About our Storytelling
We believe that stories can engage, inform, and move people to action – Engaging people through storytelling is crucial to helping citizens sort through the bombardment of information they are flooded with in the digital age. We seek to build stories that not only provide accurate information, but also speak truth to the human condition that far too often is ignored in debates regarding conservation.
We are planning to expand our storytelling and public engagement efforts this year and would like to further establish Pacific Rivers’ credentials as storytellers by building a permanent program dedicated to expanding public engagement through video, photographs, online and print media, social media and public events.

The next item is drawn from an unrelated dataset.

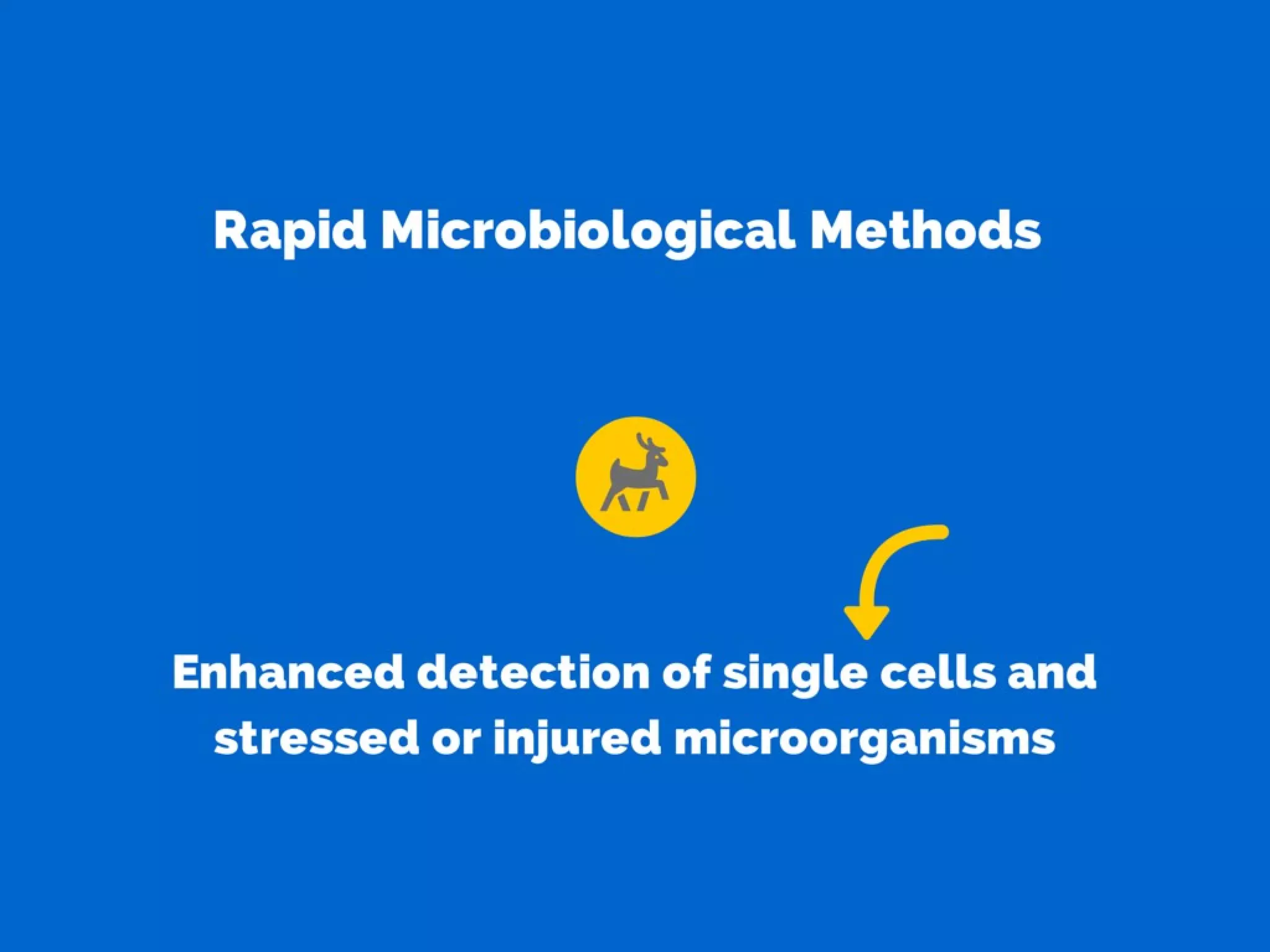 Rapid Microbiological Methods

Enhanced detection of single cells and stressed or injured microorganisms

Oregon clear cuts in a drinking watershed
Our Goals and Objectives:
The primary purpose of Pacific Rivers’ storytelling work is to engage, educate and expand an audience on issues that impact water quality and quantity, native fish, human health, and the economic costs and benefits of conservation. Due to economic hardship in many rural communities and increasing political polarization, we believe it is essential to engage people with accurate information and an earnest desire to forge common ground. Furthermore, we believe that future conservation will require compromise. Thus, the purpose of our storytelling project is to build a foundation that breaks the gridlock of polarization and builds a middle ground.
* A River's Last Chance film tour: We have submitted to 37 film festivals across the country and will be embarking on a grass-roots action tour across the west coast to help garnish support for dam removal and environmental protections from the rogue marijuana industry.
*Wild and Scenic film series: A 3 part mini-series celebrating the 50th anniversery of the Wild and Scenic Rivers Act, the 30th anniversary Oregon's Omnibus Bill, the largest river protection in US history that was championed by Pacific River's and the current campaigns of Wild Olympics and Montanan's For Healthy River's that would collectively protect 74 of America's most stunning rivers.
*Oregon Forest Practices Act: Short formed content will support our efforts to reform the OFPA
*Region 6: Defending National Forest Lands and River's: Our public forest service lands are in grave risk of a change in management, that for the first time in 25 years would allow industrial clear cut logging across 27 million acres that are the headwaters of America's most iconic rivers and salmon strongholds.
*Chehalis Dam: Washington's second largest river and a key salmon stronghold is facing the prospects of a new dam to be used as flood control. This under the radar dam proposal needs to be presented to the people of Washington state before it's too late.